:: Task inputs ::

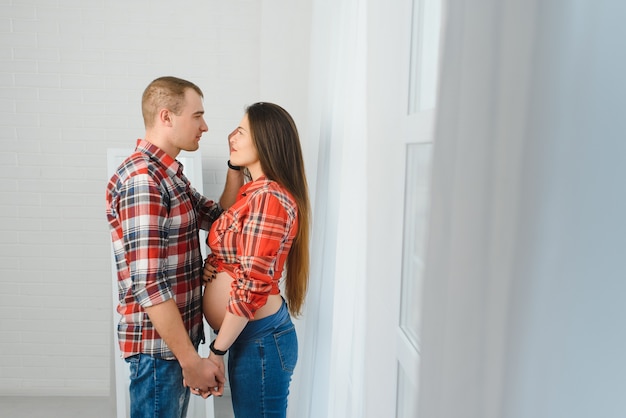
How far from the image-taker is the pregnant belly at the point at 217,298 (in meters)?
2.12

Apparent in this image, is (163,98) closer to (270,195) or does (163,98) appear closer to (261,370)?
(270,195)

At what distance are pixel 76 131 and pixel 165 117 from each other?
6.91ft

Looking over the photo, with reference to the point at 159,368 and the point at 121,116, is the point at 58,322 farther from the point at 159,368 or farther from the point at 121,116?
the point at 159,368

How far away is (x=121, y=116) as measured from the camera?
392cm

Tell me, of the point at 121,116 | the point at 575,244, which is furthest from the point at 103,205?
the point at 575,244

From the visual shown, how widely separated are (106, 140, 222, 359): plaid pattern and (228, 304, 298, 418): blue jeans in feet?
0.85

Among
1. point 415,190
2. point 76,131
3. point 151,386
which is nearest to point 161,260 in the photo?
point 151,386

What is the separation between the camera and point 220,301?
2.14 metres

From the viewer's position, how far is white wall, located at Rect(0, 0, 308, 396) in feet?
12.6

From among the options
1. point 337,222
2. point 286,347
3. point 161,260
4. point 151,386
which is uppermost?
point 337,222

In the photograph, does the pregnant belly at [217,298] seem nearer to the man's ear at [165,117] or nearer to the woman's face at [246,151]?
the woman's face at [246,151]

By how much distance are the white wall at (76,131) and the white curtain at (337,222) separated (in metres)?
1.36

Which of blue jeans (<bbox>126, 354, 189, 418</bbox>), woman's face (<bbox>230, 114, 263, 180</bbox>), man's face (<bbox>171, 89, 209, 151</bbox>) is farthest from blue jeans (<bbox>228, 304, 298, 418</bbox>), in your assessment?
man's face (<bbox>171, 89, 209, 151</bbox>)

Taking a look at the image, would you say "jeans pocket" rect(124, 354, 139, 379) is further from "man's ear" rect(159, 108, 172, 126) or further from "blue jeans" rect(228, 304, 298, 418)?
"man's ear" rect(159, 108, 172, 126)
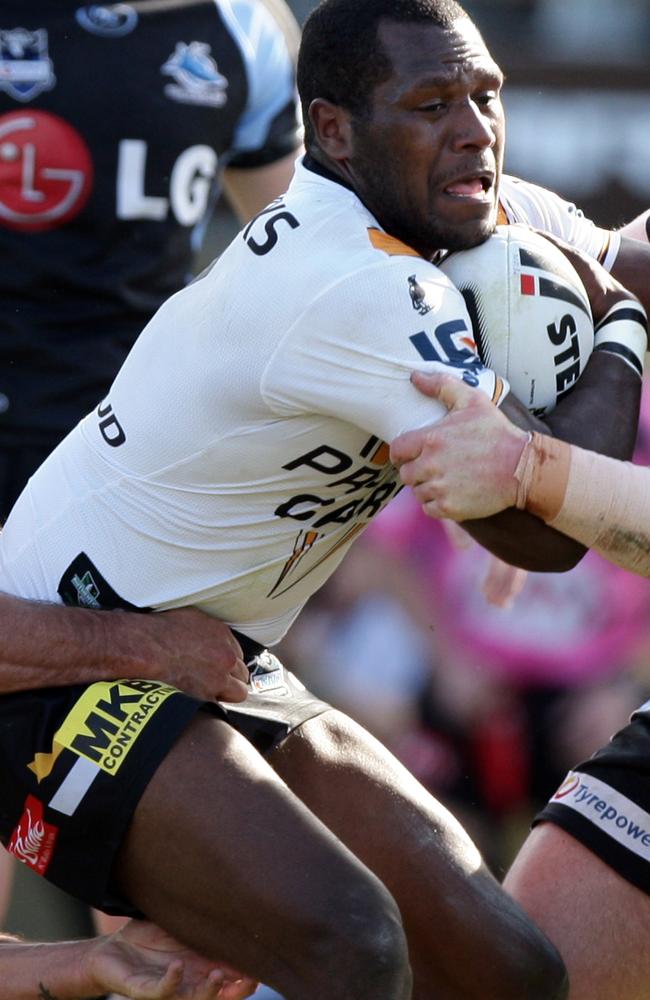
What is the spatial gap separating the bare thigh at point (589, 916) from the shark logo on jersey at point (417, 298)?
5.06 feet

:::

### Your task
Copy the stretch of items from the line containing "Taking a look" through the end of the items word for word, leaving out the pictures.

### Final answer
Taking a look at the image, would you say "jeans pocket" rect(124, 354, 139, 379) is further from "man's ear" rect(159, 108, 172, 126) or further from "blue jeans" rect(228, 304, 298, 418)?
"man's ear" rect(159, 108, 172, 126)
What is the spatial gap separating the bare thigh at point (589, 916) from the shark logo on jersey at point (417, 298)?
5.06 feet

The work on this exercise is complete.